Morrison Observatory
- Organization: Central Methodist University
- Location: 700 Park Road, Fayette, MO
- Coordinates: 39°06′N 92°24′W﻿ / ﻿39.1°N 92.4°W
- Altitude: 228 m (748 ft)
- Established: 1875

Telescopes
- Clark Refractor: 12.25 in Refractor
- Transit Refractor: 6 in Troughton & Simms Meridian Circle

= Morrison Observatory =

Morrison Observatory is an astronomical observatory owned and operated by Central Methodist University located in Fayette, Missouri (USA). It was named after Bernice Morrison who, in 1874, pledged $100,000 to C. W. Pritchett for the construction of the observatory. Half of that amount would go the construction of the telescope and observatory; the other half to a permanent trust fund. The observatory was built soon afterwards in Glasgow, Missouri at Pritchett College and opened in 1875.

A 12.25 inch Clark Refractor was installed in a dome that Dr. Pritchett modeled after the Harvard College Observatory. In 1876, a 6-inch Meridian Telescope built by Troughton & Simms of London was installed and the Observatory began selling the time to the Chicago & Alton Railroad and various Time Balls in St. Louis and Kansas City.

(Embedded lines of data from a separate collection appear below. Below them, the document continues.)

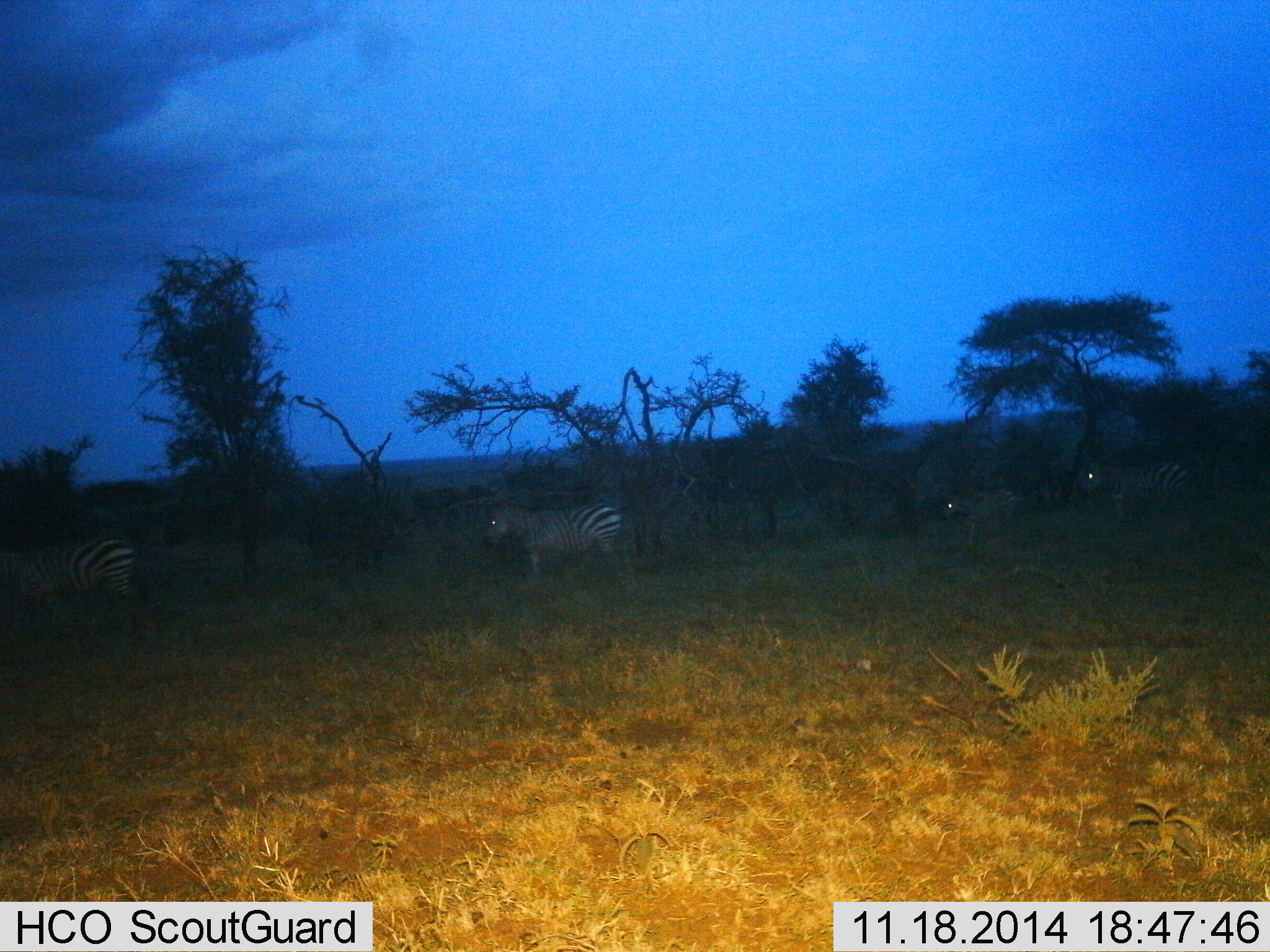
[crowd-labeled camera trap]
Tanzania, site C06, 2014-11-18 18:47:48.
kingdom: Animalia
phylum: Chordata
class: Mammalia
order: Perissodactyla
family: Equidae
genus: Equus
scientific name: Equus quagga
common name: plains zebra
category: zebra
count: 4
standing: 60%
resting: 0%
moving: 40%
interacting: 0%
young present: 20%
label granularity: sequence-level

In 1922 the Pritchett School Institute failed financially, but in 1926 Central Methodist College, with some encouragement from Morrison and Pritchett, gained possession of the observatory "in order to restore its equipment and make use of it." Because it was awkward to have the observatory in Glasgow, which was 12 miles from the college in Fayette, in 1935 the observatory was moved to a high, unobstructed ridge about 10 minutes' walk from the campus, where it still stands. Harvard's Harlow Shapley was the dedication speaker on June 1, 1936.

In 1961 the Central Missouri Amateur Astronomers built a 12-inch reflecting telescope which they donated to the observatory. It is housed in a building about 100 feet northwest of the Clark refractor in a "Roll off" observatory. This telescope was replaced in later years with a 10" Schmidt-Cassagrain. In 2024 a new mount, CCD camera and full set of photometric filters was added to upgrade the 10" telescope. This telescope is now used for photometric research of stars.